If you want to get started trading stocks right away, the first thing you have to do is to find a broker. But there are a lot of options out there.

To make matters worse, most advice on “how to choose a broker” is for long-term investors, not traders.

So here's a few tips on how to find a broker for trading stocks.

Full-service vs. discount brokers

The first thing you need to be careful of is the difference between “full-service” and “discount” brokerages.

Full-service brokerages have a team of researchers that work to find stocks you may be interested in. While this sounds like a good idea, it comes with a very high price.

Most full-service brokerages charge as much as $100 per trade plus a $150-$250 annual fee. Compare this to the sub-$10 per trade range and no annual fee often charged by discount brokerages.

For long-term investors, the extra advice they get may be worth the extra money they pay, especially since they tend to have only a few transactions a year. But for a trader, these extra commissions can eat into profits very quickly.

Here is a list of some brokerages from both categories.

Discount brokerage list

  • Fidelity
  • TradeKing
  • Scottrade
  • OptionsXpress
  • Etrade
  • InteractiveBrokers
  • TradeStation
  • TD Ameritrade

Full-service brokerage list

  • UBS
  • Raymond Jones
  • Merril Lynch

Stock trading charts

The second thing to keep in mind is that most brokers offer their own platform for charting and trading stocks. This can be useful, especially if you're a scalper or day-trader, because it prevents you from having to move back-and-forth between charting software and your brokerage website.
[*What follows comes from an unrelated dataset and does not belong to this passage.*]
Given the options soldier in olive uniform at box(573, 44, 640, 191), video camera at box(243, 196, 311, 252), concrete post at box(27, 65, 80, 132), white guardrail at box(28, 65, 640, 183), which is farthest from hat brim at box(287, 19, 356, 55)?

But it isn't absolutely necessary. If you like a broker but don't particularly like its charting software, you can always use free charting websites like freestockcharts.com to make your charts and just buy or sell from your broker's website.

Minimum deposits

Most discount brokers allow you to get started with very little. Some of them even allow you to start with just enough money to buy one share. But others have minimum balance requirements. Make sure your broker offers to let you begin with an amount of capital you are comfortable with.

Product selection

If you're only interested in trading stocks, maybe this isn't a factor. But it can be useful to also have a broker that offers bonds, options, and even forex. You never know when you might want to try trading something new.

Interest on idle cash

You probably won't be investing every penny that you have. So find out whether your brokerage service offers interest on the cash held in the account. With interest rates so low, it doesn't help much over the short-run. But over the long-run, it adds up.

Customer service

Last but not least, make sure your broker offers great customer service. Since most brokers have online platforms, you generally won't need to call them very much. But it's important that they be easy to contact and cooperative during those rare moments when something isn't working correctly.

There are a lot of options when choosing a broker. But pay attention to these factors and you should be able to find one you can get a long with.